BEGIN Text segment

Chapter 17 Collections and Looping: Lists and for

A list, as its name implies, is a list of data (integers, floats, strings, Booleans, or even other lists or more complicated data types). Python lists are similar to arrays or vectors in other languages. Like letters in strings, elements of a list are indexed starting at 0 using [] syntax. We can also use brackets to create a list with a few elements of different types, though in practice we won’t do this often.


a_list = [1, 2.4, "CYP6B", 724]          # list of 4 elements
an_el = a_list[1]                        # 2.4

Just like with strings, we can use [] notation to get a sublist “slice,” and we can use the len() function to get the length of a list.


sublist = a_list[1:3]                    # list of two: [2.4, "CYP6B"]
list_len = len(a_list)                   # 4
last_el = a_list[list_len - 1]           # 725

Unlike strings, though, lists are mutable, meaning we can modify them after they’ve been created, for example, by replacing an element with another element. As mentioned above, lists can even contain other lists!

END Text segment
BEGIN Data section

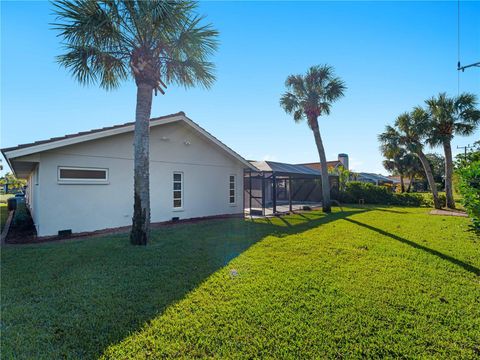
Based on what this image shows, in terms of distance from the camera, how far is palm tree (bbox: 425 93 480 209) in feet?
54.7

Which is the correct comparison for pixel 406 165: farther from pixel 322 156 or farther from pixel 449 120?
pixel 322 156

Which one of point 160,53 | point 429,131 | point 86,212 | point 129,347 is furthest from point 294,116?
point 129,347

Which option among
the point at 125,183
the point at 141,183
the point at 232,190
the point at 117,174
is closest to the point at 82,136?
the point at 117,174

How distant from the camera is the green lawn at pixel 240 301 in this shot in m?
2.83

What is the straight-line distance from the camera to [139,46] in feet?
24.4

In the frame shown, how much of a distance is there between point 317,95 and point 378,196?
1276cm

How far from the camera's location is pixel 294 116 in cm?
1742

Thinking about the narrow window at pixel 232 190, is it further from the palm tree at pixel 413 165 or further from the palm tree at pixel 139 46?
the palm tree at pixel 413 165

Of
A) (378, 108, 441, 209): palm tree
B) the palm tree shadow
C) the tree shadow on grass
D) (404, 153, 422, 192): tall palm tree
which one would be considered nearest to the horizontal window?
the tree shadow on grass

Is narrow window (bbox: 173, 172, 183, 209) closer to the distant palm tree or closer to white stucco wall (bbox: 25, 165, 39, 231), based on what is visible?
white stucco wall (bbox: 25, 165, 39, 231)

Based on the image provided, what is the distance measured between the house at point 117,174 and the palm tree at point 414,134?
13.4 meters

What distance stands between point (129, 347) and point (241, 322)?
4.60 feet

END Data section

[Exercise tasks]
- A) Duplicate the text on Python lists between "A list, as its" and "do this often.", inclusive.
- B) Set down the entries word for word, from the line containing "Which option among" through the last line of the entries, inclusive.

[The answers]
- A)
A list, as its name implies, is a list of data (integers, floats, strings, Booleans, or even other lists or more complicated data types). Python lists are similar to arrays or vectors in other languages. Like letters in strings, elements of a list are indexed starting at 0 using [] syntax. We can also use brackets to create a list with a few elements of different types, though in practice we won’t do this often.

- B)
Which option among
the point at 125,183
the point at 141,183
the point at 232,190
the point at 117,174
is closest to the point at 82,136?
the point at 117,174

How distant from the camera is the green lawn at pixel 240 301 in this shot in m?
2.83

What is the straight-line distance from the camera to [139,46] in feet?
24.4

In the frame shown, how much of a distance is there between point 317,95 and point 378,196?
1276cm

How far from the camera's location is pixel 294 116 in cm?
1742

Thinking about the narrow window at pixel 232 190, is it further from the palm tree at pixel 413 165 or further from the palm tree at pixel 139 46?
the palm tree at pixel 413 165

Of
A) (378, 108, 441, 209): palm tree
B) the palm tree shadow
C) the tree shadow on grass
D) (404, 153, 422, 192): tall palm tree
which one would be considered nearest to the horizontal window?
the tree shadow on grass

Is narrow window (bbox: 173, 172, 183, 209) closer to the distant palm tree or closer to white stucco wall (bbox: 25, 165, 39, 231), based on what is visible?
white stucco wall (bbox: 25, 165, 39, 231)

Based on the image provided, what is the distance measured between the house at point 117,174 and the palm tree at point 414,134?
13.4 meters

What distance stands between point (129, 347) and point (241, 322)?
4.60 feet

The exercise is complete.